BEGIN Document

They voted not one, but two of her CDs into our list of 200 CDs for 20 Years of Echoes. And they were #1 and #2. Her Christmas CD, A Midwinter Night’s Dream, was voted as their number one disc of The Best of Echoes 2009. Finally they made Loreena McKennitt their fourth selection for 20 Icons of Echoes. She began recording in 1985, but it was her 1991 album, The Visit that introduced her to Echoes. She’s been a major part of the show ever since with live performances and interviews and her music was one of the defining sounds of the world fusion played on the show. We’ll be featuring Loreena McKennitt tonight 01/14/2010, on Echoes with a thorough profile and interview. She’s only released seven studio albums in 25 years, along with three live recordings. Here are the five that should be in your collection.

END Document
BEGIN Record excerpts

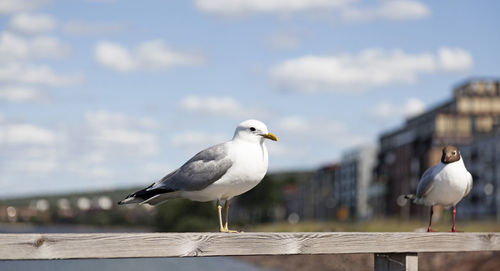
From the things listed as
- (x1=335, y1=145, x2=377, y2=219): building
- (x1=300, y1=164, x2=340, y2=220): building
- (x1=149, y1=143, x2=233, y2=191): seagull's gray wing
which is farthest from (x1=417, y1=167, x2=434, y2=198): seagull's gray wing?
(x1=300, y1=164, x2=340, y2=220): building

END Record excerpts

** What the task requires **
Copy everything from "They voted not" down to "in your collection." in the Echoes passage, renaming "Loreena McKennitt" to "McKennitt" each time it appears. The items aren't needed for this.

** Solution **
They voted not one, but two of her CDs into our list of 200 CDs for 20 Years of Echoes. And they were #1 and #2. Her Christmas CD, A Midwinter Night’s Dream, was voted as their number one disc of The Best of Echoes 2009. Finally they made McKennitt their fourth selection for 20 Icons of Echoes. She began recording in 1985, but it was her 1991 album, The Visit that introduced her to Echoes. She’s been a major part of the show ever since with live performances and interviews and her music was one of the defining sounds of the world fusion played on the show. We’ll be featuring McKennitt tonight 01/14/2010, on Echoes with a thorough profile and interview. She’s only released seven studio albums in 25 years, along with three live recordings. Here are the five that should be in your collection.